Hello again from someone that's been there and only wants to help you avoid the mistakes I made. That might be a strange motive for some to ponder, but it's the truth or I wouldn't be writing this.
For my own inscrutable reasons I get one he**-of-a kick out of others' success. I'll be glad to tell you why if interested, but it has to do with an erratic past that resulted in a life philosophy built upon service. Uh, this is gittin' a little "deep," so I'll move on.
If most of you small(er) sub-contractors (plumbing, electrical, HVAC, roofers, etc.) think I've been totally focused on service work ... you're right. How-some-ever, I totally agree that construction is a great and enjoyable way to start your careers, especially while you're young(er).
Construction should be low overhead, and, kept to a relatively short period of years, you can gain experience, maximize profits, and reinforce your learning before your body betrays you.
So what's the point? Well, last article I talked about my friend, 10 years younger, but who looked, acted, felt, and “was” physically older. The message should be clear: get into the highly profitable side of service work, but there doesn't have to be a rush; and there's a way you can do it easily, safely, cheaply, and clearly — all hallmarks of my previous messages.
Here's how: Develop relationships with the homeowners of every construction or remodel job you do. There are tons of ways to do this, but the best is your guarantee that your work is completely independent of whatever the general contractor's is. Make it in writing. Make it a point to personally hand it to the homeowners — especially the woman. (More about marketing to women later, just trust that women are 80% of your future client base, and they want "relationships.")
Simple. Stay in contact with the owner! Get e-mail addresses and permission to send updates and tips about maintaining the work you've done. Tell 'em you can recommend other tradespeople they can trust. Then develop a small, but effective company newsletter and send it out monthly.
To continue the discussion about building customer relationships, join us on our new Plumbing Talk forum.
If you've maximized your dollar as I've advised by joining the Service Roundtable's forums for all of $25.00 a month, you will have access to a wonderful e-mail newsletter that takes no skill at all and very little time to produce. You can even offer service agreements, but that can be tricky and takes coaching; however, it works and is almost like free money.
Now you're developing a base built from construction clients as you gradually morph to service work, and they will ask for that work if, but only if, you stay in touch with them. It really is that easy to migrate from non-profitable to profitable because you can charge two to three times more for service than construction work without the client even knowing the difference.
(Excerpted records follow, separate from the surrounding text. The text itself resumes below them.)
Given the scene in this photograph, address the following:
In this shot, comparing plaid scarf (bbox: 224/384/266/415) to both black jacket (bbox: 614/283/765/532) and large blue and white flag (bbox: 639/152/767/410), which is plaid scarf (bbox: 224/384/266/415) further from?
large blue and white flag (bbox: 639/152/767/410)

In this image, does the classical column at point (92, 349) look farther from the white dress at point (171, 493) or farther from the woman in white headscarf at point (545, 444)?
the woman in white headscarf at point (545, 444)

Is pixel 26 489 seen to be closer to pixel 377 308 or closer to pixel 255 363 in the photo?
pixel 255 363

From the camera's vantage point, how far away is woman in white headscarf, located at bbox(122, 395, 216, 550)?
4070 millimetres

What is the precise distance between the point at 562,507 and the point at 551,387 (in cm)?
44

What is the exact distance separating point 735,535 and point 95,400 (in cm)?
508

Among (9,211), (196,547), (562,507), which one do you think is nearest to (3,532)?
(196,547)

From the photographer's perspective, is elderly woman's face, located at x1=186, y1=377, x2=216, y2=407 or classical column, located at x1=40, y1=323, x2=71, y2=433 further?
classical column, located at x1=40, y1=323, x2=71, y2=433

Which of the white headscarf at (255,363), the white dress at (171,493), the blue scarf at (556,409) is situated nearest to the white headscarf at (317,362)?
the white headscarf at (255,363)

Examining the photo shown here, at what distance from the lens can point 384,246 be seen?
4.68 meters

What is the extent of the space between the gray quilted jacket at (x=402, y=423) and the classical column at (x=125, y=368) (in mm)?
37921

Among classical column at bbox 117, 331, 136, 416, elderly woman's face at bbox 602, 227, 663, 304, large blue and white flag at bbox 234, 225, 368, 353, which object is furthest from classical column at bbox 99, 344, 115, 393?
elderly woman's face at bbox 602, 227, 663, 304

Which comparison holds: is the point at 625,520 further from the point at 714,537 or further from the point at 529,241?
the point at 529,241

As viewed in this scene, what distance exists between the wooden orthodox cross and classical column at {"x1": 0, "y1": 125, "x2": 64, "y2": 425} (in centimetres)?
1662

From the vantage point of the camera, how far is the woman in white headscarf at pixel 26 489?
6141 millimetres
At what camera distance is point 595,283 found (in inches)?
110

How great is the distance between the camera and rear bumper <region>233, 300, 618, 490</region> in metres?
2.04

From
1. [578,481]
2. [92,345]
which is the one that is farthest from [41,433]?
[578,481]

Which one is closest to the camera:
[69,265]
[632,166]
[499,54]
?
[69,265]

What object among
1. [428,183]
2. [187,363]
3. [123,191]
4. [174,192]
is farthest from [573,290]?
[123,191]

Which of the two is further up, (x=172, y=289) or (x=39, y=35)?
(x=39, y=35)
Read my past articles to see how simple this all can be. (I'll even send 'em to you for a small fee or research this mag for free.)
So, there you be construction folks — a simple, sure-fire way to slowly migrate your way into the highly profitable world of service with no headaches, no advertising cost, very little extra homework, and a way to NOT break down your body the way my stubborn friend did. That last part may not be clear, so I'll elaborate. Service work is so profitable you can hire others to do the heavy-duty stuff ... the earlier the better.
Want more in-depth answers? I coach very inexpensively, with no contracts, a money-back guarantee, and no long-term commitments unless you decide I'm worth it.
Hey, most important of all — enjoy your work, stay passionate about helping your clients, and love your families. Now THAT'S simple.